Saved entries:
● ● ● ● ●

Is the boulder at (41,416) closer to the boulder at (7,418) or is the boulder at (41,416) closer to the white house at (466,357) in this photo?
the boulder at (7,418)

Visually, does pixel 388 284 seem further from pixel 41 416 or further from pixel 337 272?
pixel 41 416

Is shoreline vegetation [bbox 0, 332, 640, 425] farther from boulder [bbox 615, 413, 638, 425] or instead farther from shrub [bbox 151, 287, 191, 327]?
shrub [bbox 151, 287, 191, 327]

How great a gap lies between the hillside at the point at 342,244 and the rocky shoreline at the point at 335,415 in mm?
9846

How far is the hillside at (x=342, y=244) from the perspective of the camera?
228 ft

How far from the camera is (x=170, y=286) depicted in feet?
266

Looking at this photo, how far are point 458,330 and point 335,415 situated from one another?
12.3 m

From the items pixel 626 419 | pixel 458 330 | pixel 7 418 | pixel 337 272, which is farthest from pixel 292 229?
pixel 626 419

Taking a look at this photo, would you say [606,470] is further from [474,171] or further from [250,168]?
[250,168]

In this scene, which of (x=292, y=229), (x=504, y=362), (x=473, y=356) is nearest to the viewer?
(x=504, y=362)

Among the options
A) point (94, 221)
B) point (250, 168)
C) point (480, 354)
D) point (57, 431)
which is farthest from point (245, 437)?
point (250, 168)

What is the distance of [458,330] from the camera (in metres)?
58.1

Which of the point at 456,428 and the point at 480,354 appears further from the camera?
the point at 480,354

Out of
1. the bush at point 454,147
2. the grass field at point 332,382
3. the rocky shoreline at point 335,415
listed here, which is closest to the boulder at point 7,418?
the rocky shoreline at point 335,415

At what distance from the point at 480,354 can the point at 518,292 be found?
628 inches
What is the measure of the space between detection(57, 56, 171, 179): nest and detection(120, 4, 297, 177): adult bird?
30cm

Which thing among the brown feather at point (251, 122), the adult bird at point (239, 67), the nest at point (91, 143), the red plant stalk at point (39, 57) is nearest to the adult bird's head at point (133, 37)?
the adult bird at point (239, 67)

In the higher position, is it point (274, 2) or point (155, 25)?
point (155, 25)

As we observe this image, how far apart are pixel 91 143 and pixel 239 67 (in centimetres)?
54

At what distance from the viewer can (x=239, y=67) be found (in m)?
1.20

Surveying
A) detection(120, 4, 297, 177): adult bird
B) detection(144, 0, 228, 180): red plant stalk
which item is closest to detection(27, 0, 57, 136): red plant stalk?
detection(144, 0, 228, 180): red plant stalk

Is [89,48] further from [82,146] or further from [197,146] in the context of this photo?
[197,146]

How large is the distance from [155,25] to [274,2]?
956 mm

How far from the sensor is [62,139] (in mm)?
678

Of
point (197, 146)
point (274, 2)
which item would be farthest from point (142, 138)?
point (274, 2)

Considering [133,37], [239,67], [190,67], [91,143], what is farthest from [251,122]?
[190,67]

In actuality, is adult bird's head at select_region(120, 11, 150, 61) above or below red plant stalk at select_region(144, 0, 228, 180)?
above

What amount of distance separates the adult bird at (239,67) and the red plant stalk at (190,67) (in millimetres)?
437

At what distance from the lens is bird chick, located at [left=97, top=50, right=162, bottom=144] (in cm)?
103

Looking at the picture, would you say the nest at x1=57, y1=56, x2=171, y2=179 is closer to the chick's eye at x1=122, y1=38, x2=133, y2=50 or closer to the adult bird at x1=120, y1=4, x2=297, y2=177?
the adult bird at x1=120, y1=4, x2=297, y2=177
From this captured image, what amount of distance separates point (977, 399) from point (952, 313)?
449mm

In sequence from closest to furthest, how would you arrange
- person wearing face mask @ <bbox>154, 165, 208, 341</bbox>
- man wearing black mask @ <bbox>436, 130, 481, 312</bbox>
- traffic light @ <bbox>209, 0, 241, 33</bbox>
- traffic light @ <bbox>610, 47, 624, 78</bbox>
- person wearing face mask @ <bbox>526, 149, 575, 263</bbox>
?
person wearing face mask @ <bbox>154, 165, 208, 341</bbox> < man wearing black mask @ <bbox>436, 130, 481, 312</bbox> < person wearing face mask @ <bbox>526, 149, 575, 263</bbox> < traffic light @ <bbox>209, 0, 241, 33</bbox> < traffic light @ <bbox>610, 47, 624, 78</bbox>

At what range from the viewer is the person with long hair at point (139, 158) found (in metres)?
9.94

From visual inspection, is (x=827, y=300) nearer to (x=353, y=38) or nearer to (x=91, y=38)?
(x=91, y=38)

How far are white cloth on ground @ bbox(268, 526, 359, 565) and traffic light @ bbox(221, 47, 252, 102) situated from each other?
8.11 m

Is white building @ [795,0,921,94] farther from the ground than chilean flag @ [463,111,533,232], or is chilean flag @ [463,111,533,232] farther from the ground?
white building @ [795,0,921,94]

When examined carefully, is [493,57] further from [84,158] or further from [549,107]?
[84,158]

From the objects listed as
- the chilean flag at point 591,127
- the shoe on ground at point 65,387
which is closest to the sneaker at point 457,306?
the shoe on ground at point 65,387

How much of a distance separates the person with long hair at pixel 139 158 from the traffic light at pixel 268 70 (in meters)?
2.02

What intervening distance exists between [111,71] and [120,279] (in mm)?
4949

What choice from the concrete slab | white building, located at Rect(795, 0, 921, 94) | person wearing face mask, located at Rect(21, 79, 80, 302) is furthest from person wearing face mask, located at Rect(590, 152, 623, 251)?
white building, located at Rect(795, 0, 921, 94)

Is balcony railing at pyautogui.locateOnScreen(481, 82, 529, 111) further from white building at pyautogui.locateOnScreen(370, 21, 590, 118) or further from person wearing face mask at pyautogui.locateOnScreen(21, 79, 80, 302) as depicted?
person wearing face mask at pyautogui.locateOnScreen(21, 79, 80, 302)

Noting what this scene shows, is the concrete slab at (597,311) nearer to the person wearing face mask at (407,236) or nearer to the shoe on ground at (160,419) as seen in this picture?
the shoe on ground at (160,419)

● ● ● ● ●

WORK TO COMPLETE:
Your output consists solely of the lines from the one with "Is balcony railing" through the last line, copied exactly.

WRITTEN RESPONSE:
Is balcony railing at pyautogui.locateOnScreen(481, 82, 529, 111) further from white building at pyautogui.locateOnScreen(370, 21, 590, 118) or further from person wearing face mask at pyautogui.locateOnScreen(21, 79, 80, 302) as depicted?
person wearing face mask at pyautogui.locateOnScreen(21, 79, 80, 302)

Noting what this scene shows, is the concrete slab at (597,311) nearer to the person wearing face mask at (407,236) or nearer to the shoe on ground at (160,419) as seen in this picture?
the shoe on ground at (160,419)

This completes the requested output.